Exercise instructions –
All of the records must come back exactly. Please repeat them in full.

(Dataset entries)
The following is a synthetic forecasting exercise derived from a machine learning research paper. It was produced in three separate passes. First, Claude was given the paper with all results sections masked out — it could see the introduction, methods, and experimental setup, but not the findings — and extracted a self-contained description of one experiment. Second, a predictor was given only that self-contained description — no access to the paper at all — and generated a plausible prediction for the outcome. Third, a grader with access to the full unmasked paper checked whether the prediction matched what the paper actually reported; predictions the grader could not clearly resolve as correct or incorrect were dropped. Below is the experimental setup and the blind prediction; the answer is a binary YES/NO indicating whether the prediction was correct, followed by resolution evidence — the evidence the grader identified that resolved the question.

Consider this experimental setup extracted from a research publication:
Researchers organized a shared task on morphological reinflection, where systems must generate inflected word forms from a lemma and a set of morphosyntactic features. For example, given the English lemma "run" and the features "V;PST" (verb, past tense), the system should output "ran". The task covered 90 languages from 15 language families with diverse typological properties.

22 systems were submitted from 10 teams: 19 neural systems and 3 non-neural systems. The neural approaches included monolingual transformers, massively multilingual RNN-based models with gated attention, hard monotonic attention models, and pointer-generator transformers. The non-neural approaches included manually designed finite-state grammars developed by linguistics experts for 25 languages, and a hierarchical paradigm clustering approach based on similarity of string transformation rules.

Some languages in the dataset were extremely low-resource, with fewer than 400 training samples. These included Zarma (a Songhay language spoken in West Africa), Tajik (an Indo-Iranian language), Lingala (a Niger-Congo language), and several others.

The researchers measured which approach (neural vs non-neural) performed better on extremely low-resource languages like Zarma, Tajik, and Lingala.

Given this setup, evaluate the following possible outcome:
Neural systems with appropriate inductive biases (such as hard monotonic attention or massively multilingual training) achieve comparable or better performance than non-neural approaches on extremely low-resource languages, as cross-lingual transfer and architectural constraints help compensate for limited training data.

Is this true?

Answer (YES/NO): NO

Response to the task –
The following is a synthetic forecasting exercise derived from a machine learning research paper. It was produced in three separate passes. First, Claude was given the paper with all results sections masked out — it could see the introduction, methods, and experimental setup, but not the findings — and extracted a self-contained description of one experiment. Second, a predictor was given only that self-contained description — no access to the paper at all — and generated a plausible prediction for the outcome. Third, a grader with access to the full unmasked paper checked whether the prediction matched what the paper actually reported; predictions the grader could not clearly resolve as correct or incorrect were dropped. Below is the experimental setup and the blind prediction; the answer is a binary YES/NO indicating whether the prediction was correct, followed by resolution evidence — the evidence the grader identified that resolved the question.

Consider this experimental setup extracted from a research publication:
Researchers organized a shared task on morphological reinflection, where systems must generate inflected word forms from a lemma and a set of morphosyntactic features. For example, given the English lemma "run" and the features "V;PST" (verb, past tense), the system should output "ran". The task covered 90 languages from 15 language families with diverse typological properties.

22 systems were submitted from 10 teams: 19 neural systems and 3 non-neural systems. The neural approaches included monolingual transformers, massively multilingual RNN-based models with gated attention, hard monotonic attention models, and pointer-generator transformers. The non-neural approaches included manually designed finite-state grammars developed by linguistics experts for 25 languages, and a hierarchical paradigm clustering approach based on similarity of string transformation rules.

Some languages in the dataset were extremely low-resource, with fewer than 400 training samples. These included Zarma (a Songhay language spoken in West Africa), Tajik (an Indo-Iranian language), Lingala (a Niger-Congo language), and several others.

The researchers measured which approach (neural vs non-neural) performed better on extremely low-resource languages like Zarma, Tajik, and Lingala.

Given this setup, evaluate the following possible outcome:
Neural systems with appropriate inductive biases (such as hard monotonic attention or massively multilingual training) achieve comparable or better performance than non-neural approaches on extremely low-resource languages, as cross-lingual transfer and architectural constraints help compensate for limited training data.

Is this true?

Answer (YES/NO): NO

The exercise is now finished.